(Entries from a dataset)
----------------
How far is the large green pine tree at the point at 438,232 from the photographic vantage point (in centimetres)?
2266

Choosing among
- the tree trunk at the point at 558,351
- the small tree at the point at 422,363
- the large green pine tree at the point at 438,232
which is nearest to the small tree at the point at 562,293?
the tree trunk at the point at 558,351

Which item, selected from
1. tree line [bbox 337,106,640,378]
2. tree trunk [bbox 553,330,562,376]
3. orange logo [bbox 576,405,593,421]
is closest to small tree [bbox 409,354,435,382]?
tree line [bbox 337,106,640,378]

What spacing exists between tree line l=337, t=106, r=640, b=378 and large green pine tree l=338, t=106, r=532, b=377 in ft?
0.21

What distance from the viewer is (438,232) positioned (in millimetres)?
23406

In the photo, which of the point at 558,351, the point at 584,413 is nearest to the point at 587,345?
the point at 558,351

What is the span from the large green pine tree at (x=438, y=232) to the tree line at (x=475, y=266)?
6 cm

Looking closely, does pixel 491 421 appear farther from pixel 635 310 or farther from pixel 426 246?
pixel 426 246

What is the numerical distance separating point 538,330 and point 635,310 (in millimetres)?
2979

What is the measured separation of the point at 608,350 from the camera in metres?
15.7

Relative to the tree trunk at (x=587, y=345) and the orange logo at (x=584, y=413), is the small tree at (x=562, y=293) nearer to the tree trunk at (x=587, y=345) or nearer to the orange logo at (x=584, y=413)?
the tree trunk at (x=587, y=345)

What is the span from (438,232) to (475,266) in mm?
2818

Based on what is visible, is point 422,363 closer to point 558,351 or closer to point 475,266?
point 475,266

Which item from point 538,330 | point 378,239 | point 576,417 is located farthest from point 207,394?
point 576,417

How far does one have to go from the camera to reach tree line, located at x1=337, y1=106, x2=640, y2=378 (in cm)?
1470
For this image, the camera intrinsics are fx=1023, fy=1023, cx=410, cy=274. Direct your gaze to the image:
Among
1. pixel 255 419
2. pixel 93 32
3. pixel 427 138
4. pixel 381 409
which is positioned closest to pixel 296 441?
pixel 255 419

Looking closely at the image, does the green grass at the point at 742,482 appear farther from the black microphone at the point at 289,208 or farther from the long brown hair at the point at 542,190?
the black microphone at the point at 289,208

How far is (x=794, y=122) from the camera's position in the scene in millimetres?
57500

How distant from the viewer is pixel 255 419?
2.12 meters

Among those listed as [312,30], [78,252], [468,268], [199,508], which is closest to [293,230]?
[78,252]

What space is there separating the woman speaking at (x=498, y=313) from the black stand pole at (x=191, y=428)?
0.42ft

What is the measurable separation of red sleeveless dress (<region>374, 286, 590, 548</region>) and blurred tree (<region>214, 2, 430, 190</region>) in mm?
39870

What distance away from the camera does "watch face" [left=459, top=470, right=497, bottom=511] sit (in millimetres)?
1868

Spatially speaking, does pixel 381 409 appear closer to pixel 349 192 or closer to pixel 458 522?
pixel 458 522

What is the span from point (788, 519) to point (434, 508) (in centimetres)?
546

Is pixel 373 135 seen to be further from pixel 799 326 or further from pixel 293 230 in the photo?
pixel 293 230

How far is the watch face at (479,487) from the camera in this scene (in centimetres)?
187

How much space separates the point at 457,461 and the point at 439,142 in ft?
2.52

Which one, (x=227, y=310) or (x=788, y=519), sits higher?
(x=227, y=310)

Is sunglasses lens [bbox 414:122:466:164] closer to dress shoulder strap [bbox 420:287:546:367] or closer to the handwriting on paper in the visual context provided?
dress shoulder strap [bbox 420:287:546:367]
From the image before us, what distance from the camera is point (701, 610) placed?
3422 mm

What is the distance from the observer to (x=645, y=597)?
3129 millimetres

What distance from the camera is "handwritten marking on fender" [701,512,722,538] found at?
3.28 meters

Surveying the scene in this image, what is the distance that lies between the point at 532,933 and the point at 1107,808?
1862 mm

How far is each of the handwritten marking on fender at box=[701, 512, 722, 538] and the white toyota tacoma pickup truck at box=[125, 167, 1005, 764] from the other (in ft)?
----------------
▶ **TASK STATEMENT**
How many lines in the entries above contain the word "does"? Reply with the number alone.

▶ **EXPECTED OUTPUT**
5